Task: In the entries below, count each line where "trap" appears. Give the total and nothing more.

** Provided data follows **

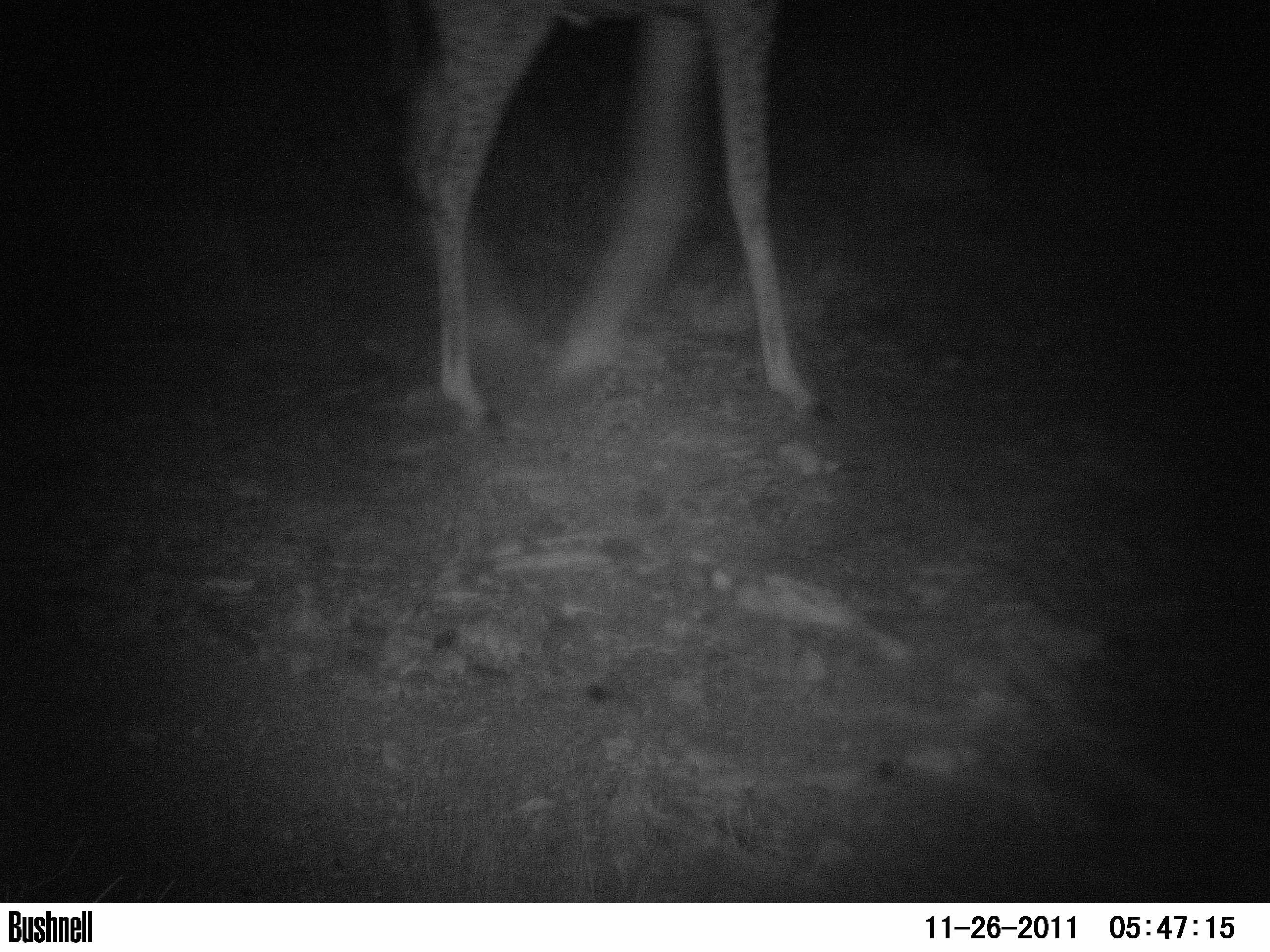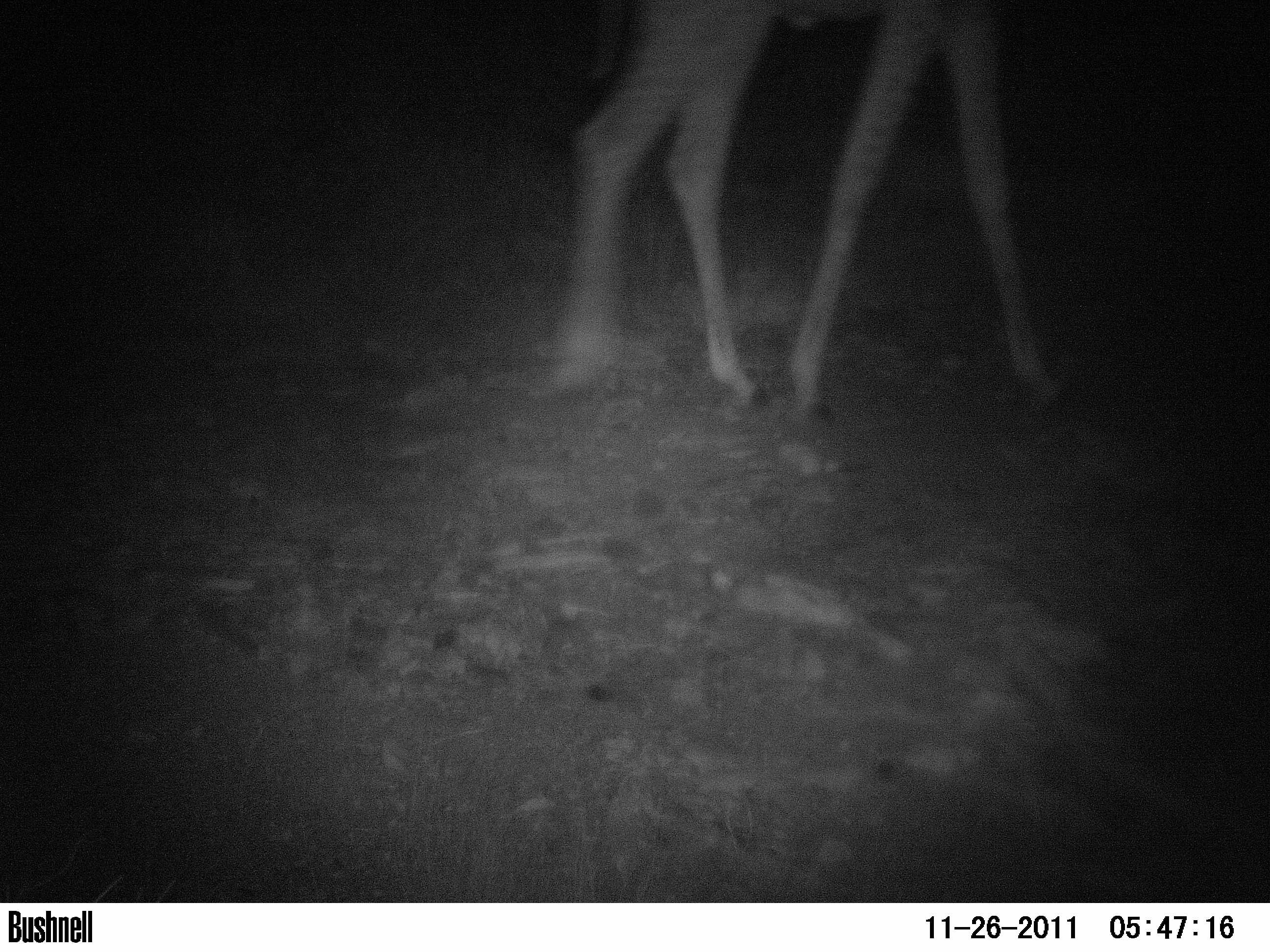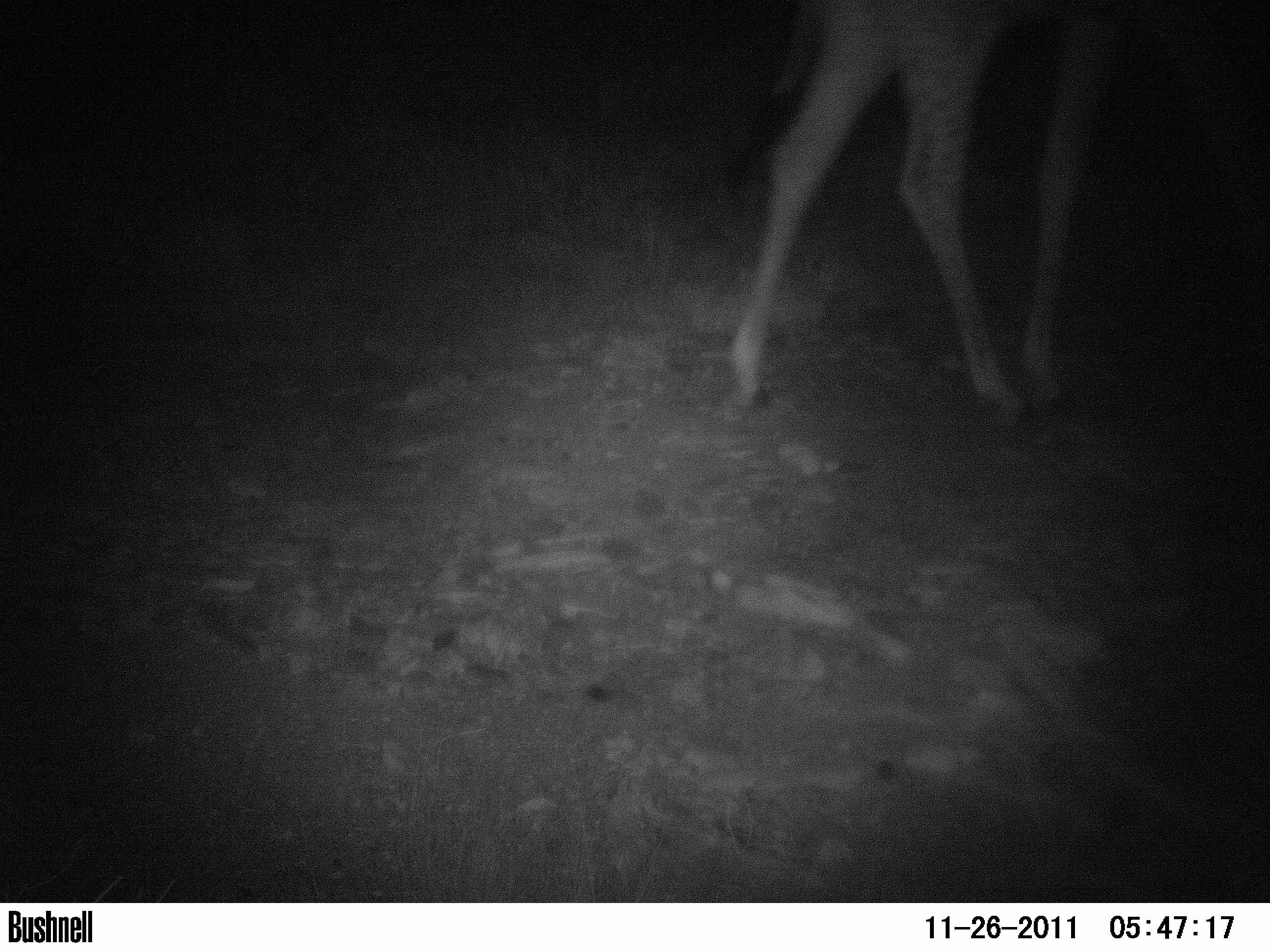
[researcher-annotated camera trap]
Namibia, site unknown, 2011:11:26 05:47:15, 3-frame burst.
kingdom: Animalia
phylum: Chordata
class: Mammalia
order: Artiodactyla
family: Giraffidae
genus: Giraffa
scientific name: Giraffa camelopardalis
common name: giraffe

** End of Provided data **
** Provided data follows **

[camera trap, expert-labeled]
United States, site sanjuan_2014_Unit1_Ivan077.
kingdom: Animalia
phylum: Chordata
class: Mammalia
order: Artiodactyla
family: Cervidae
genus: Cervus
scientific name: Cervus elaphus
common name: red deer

** End of Provided data **

Result of the exercise: 2